** EXERCISE REQUIREMENTS **
Recast the items below as a two-column CSV with the columns item_text and answer, one row per item, placing each item's text and its answer in separate quoted fields with line breaks turned into spaces. Leave the pictures out.
---------- SOURCE DATA ----------
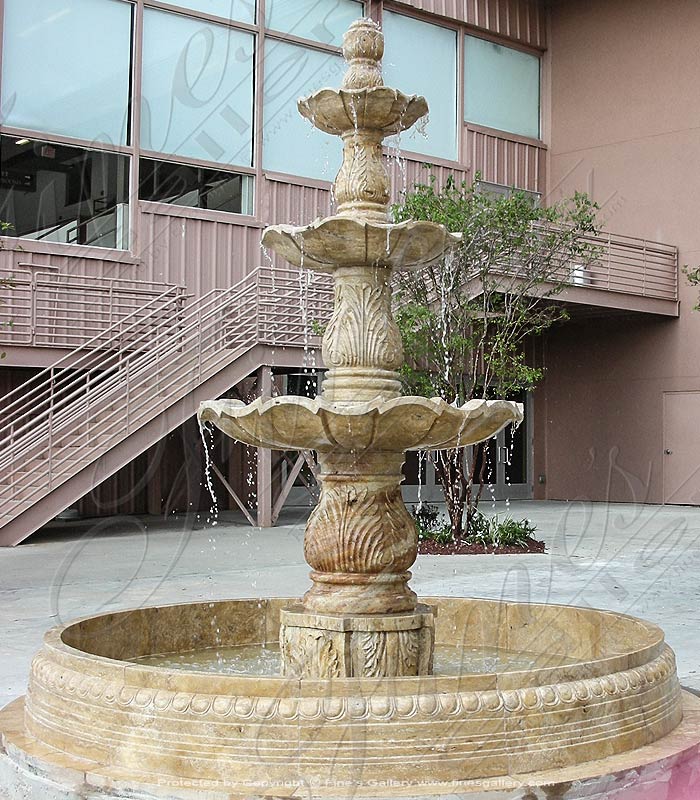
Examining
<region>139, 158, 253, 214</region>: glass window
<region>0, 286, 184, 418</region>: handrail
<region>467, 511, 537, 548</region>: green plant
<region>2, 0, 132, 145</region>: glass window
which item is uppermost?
<region>2, 0, 132, 145</region>: glass window

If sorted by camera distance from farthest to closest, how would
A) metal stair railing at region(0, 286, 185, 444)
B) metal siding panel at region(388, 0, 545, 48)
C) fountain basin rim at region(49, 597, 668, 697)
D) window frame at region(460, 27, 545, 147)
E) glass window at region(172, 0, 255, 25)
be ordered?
window frame at region(460, 27, 545, 147), metal siding panel at region(388, 0, 545, 48), glass window at region(172, 0, 255, 25), metal stair railing at region(0, 286, 185, 444), fountain basin rim at region(49, 597, 668, 697)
----------
** RESULT OF THE TASK **
item_text,answer
"Examining <region>139, 158, 253, 214</region>: glass window <region>0, 286, 184, 418</region>: handrail <region>467, 511, 537, 548</region>: green plant <region>2, 0, 132, 145</region>: glass window which item is uppermost?","<region>2, 0, 132, 145</region>: glass window"
"If sorted by camera distance from farthest to closest, how would A) metal stair railing at region(0, 286, 185, 444) B) metal siding panel at region(388, 0, 545, 48) C) fountain basin rim at region(49, 597, 668, 697) D) window frame at region(460, 27, 545, 147) E) glass window at region(172, 0, 255, 25) be ordered?","window frame at region(460, 27, 545, 147), metal siding panel at region(388, 0, 545, 48), glass window at region(172, 0, 255, 25), metal stair railing at region(0, 286, 185, 444), fountain basin rim at region(49, 597, 668, 697)"